Check if this type of ranking gives meaningful results. For each query output document `category`, `doc_id`, `score`, and the *beginning* of the document, as it is shown below. Analyze if categories and contents match the queries. 

In [None]:
!pip install nltk

In [None]:
from collections import Counter
from nltk.corpus import stopwords
from nltk import word_tokenize, download
import string

download('stopwords')
download('punkt')

In [None]:
def prepare_query(raw_query):
    # lower-case, remove punctuation and stopwords
    stop_words = list(string.punctuation) + stopwords.words('english')
    return Counter([i for i in word_tokenize(raw_query.lower()) if i not in stop_words])

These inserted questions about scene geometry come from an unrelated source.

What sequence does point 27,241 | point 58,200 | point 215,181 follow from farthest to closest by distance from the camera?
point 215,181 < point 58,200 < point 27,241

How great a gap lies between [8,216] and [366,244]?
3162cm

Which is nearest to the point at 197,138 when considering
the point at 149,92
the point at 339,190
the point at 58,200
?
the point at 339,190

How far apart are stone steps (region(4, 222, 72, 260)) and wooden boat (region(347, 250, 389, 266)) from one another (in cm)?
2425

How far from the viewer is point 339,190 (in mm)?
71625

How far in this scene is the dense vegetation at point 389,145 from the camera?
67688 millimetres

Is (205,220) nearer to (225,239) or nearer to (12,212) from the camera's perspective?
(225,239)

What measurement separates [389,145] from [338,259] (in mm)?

def process_query(raw_query, counts_data, terms, data_ranges):
    # TODO process user query and print search results including document category, id, score, and some part of it
    query = prepare_query(raw_query)
    print("user query:", '\033[95m' + raw_query + '\033[0m', "~", query.most_common())
    doc_scores, doc_ids_sorted = lm_rank_documents(query, counts_data, terms, smoothing='jelinek', param=0.01)
    print("\nsearch results:")
    for i in range(5):
        doc_id = doc_ids_sorted[i]
        print(f'\033[1m{get_doc_category(doc_id, data_ranges)}\033[0m#{doc_id} score={doc_scores[doc_id]:.5f} | {all_data[doc_id][:100]}...')
    

user_queries = ["piano concert", "symptoms of head trauma", "wall street journal"]
for q in user_queries:
    process_query(q, counts_data, terms, data_ranges)
    print("\n")

**TODO:**
- Discuss results for the code. What do you see?
- Discuss implementation of the methods. Can you do faster? Can we use vector indices? Graph-based indices?

## Topic modeling

Now let's use *Latent Dirichlet Allocation* to identify topics in this collection and check if they match the original topics (fuel, economy, etc.). Go through the tutorial [here](https://towardsdatascience.com/end-to-end-topic-modeling-in-python-latent-dirichlet-allocation-lda-35ce4ed6b3e0) and apply the ideas there to our dataset. 

In [None]:
# TODO: apply LDA to our dataset and output the resulting categories 
from sklearn.decomposition import LatentDirichletAllocation as LDA

# Helper function
def print_topics(model, count_vectorizer, n_top_words):
    words = count_vectorizer.get_feature_names()
    for topic_idx, topic in enumerate(model.components_):
        print("\nTopic #%d:" % topic_idx)
        print(" ".join([words[i]
                        for i in topic.argsort()[:-n_top_words - 1:-1]]))
        
        
# Tweak the two parameters below
number_topics = 4
number_words = 20
# Create and fit the LDA model
lda = ... # TODO your code here!!!

print("Topics found via LDA:")
print_topics(lda, vectorizer, number_words)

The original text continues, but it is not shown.